Inspired by this dialogue, I have since written an article entitled “From Progressivism to Modern Liberalism: Louis D. Brandeis as a Transitional Figure in Constitutional Law,” which has just been published in the Notre Dame Law Review.  Here is the abstract:

This article focuses on the role Justice Louis Brandeis played as a transitional figure in writing opinions that served as a bridge between the statist Progressives of the early twentieth century and mid-century legal liberals. Brandeis was known as a civil libertarian in his day because he supported freedom of speech and labor union rights, which were the rights that the nascent left-leaning civil libertarian movement held most dear. But Brandeis was far from a consistent civil libertarian as the term has been understood since at least the Warren Court period. Nevertheless, Brandeis was responsible for guiding the Progressive wing of the Court away from the more consistently statist, deferential-to-democratic-majorities path charted by Justice Holmes to an agenda more accommodating to libertarian and equalitarian concerns.

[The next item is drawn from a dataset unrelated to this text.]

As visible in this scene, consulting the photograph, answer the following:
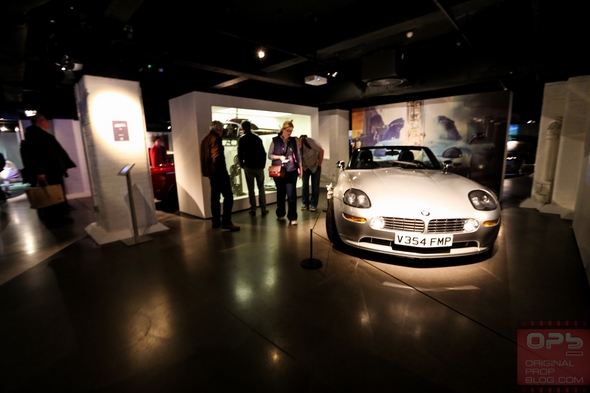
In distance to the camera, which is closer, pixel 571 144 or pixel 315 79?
pixel 571 144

Part I of this Article discusses Brandeis’s many deviations from civil libertarianism as it came to be understood in the post-New Deal period. These deviations include his acquiescence to coercive eugenics, his general lack of interest in African American rights, his support for protective labor legislation for women and concomitant disregard for women’s legal equality, his toleration of government abuses attendant to Prohibition enforcement, and his desire to repeal the Fourteenth Amendment.

Part II shows that despite these deviations, Brandeis had a significantly stronger record on civil liberties as a Supreme Court Justice than one would expect from someone of his Progressive outlook and background. Brandeis’s votes in favor of civil liberties created a civil libertarian corpus from the Progressive wing of the Supreme Court. This prevented judicial protection of what became core civil libertarian concerns from being associated primarily with the soon-to-be-discredited “Lochner Court,” and made it much easier doctrinally for later generations of liberal Justices to abandon early twentieth-century Progressivism’s blanket hostility to judicial review in favor of a jurisprudence favoring civil rights and civil liberties.